Posted on 11/15/13 at 2:04 am to X
Are teaser rates typically fixed for 5 years? I'd imagine after year 1 the rate would start increasing back to whatever the rate is pegged to at a max of 1%
Posted on 11/15/13 at 2:10 am to yellowhammer2098
It depends on the terms of the agreement. A typical 5/1 Hybrid ARM won't adjust for 5 years and thereafter would be limited to a 1% annual increase until it gets to a cap of 5% more than the initial rate.
Posted on 11/15/13 at 2:15 am to X
Yeah definitely missed the 5/1 part. Seems like most banks would prefer 3/1 right now knowing rates are headed upward.
Posted on 11/15/13 at 7:27 am to yellowhammer2098
Banks don't care one bit.
They can lay off interest rate risk on the back end. They are just there to make the spread.
They can lay off interest rate risk on the back end. They are just there to make the spread.

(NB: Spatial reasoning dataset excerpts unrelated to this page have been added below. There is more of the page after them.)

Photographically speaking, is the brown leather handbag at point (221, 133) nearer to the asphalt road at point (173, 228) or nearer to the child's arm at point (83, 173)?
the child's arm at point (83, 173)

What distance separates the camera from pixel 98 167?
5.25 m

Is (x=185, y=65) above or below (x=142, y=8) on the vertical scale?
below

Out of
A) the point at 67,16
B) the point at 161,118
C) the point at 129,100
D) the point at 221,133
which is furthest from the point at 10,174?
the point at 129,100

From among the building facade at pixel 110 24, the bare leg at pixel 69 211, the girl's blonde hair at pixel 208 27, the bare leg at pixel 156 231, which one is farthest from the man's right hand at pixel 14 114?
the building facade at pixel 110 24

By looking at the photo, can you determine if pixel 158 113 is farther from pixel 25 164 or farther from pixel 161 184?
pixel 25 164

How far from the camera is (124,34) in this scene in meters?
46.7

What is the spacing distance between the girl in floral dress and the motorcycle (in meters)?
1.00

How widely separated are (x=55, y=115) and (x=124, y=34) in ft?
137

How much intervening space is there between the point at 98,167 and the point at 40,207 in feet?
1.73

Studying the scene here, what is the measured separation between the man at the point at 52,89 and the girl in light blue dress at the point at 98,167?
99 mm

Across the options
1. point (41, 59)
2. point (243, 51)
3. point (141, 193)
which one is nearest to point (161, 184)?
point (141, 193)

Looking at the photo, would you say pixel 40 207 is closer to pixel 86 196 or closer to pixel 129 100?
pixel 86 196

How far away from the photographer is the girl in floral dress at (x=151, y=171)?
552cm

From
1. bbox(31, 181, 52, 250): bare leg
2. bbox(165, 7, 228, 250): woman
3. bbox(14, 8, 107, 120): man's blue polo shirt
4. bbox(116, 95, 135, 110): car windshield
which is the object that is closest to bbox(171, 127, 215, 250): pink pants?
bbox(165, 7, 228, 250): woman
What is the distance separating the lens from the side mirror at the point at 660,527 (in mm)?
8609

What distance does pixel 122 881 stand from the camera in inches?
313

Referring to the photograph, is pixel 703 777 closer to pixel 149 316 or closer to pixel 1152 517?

Posted on 11/15/13 at 7:43 am to X
I strongly considered one when I refinanced my house. Plan to be here for 5-7 years, and I think the maximum increase was less than 5%, which made my maximum rate under 7%. I had a little fear I may be here longer, and the fees/credits I was given for the conventional made up some of the difference.
Kinda regret not doing it now.
Kinda regret not doing it now.
Posted on 11/15/13 at 8:52 am to LSUtigerME
We did this with the first house we bought. We went one step further though and paid the same amount every month as if we had gone with a 30 yr. You get way more equity at the end of the 5 year period if you do this.
Posted on 11/15/13 at 10:43 am to LSUtigerME
quote:
Kinda regret not doing it now.
I'm considering it...we're going to be in this house for about 4-5 more years maximum and for some reason if it ends up being longer...it wouldn't be anymore than 7 so the rate wouldn't really be any different than I'm at now.
Posted on 11/15/13 at 11:35 am to LSUtigerME
quote:
Kinda regret not doing it now.
I waffled on it, but it's a pretty big bet (relatively) to place on short term real estate prices. Risk aversion won out for me.
Posted on 11/15/13 at 11:45 am to X
that is not much equity to take on the risk of windstorms and equipment breakdowns.
I think this is a BAD option. This person should rent.
I think this is a BAD option. This person should rent.
Posted on 11/15/13 at 12:33 pm to X
I got in to a 7/1 ARM a couple of years ago for 2.875%. I think the conventional rate at the time was 3.25%- our 5 year plan is to be in a new house, but I went with a 7 year ARM to give a little cushion. I think ours can adjust 2% per year, but it has a 5% cap, so I felt pretty comfortable getting in to it. Our note is about $50/month cheaper, with half of that going to principal, and we're paying $300 extra per month to build equity for the down payment on our "forever" home. The 5/1 ARM was at 2.5%, but I liked the 7 year term better.
Posted on 11/15/13 at 1:55 pm to LSUGUMBO
Mine adjusts monthly 1.625+monthly libor. It's great.
Posted on 11/17/13 at 10:58 am to C
On typical ARM loans, is the monthly principal amount based on 30 yrs?
This post was edited on 11/17/13 at 11:00 am
Posted on 11/18/13 at 6:57 am to Skin
quote:
On typical ARM loans, is the monthly principal amount based on 30 yrs?
Yes, although I think other amortizations are available - and, of course, you can always make additional monthly principal payments to keep you on pace for your schedule - assuming you have no prepayment penalty in the contract.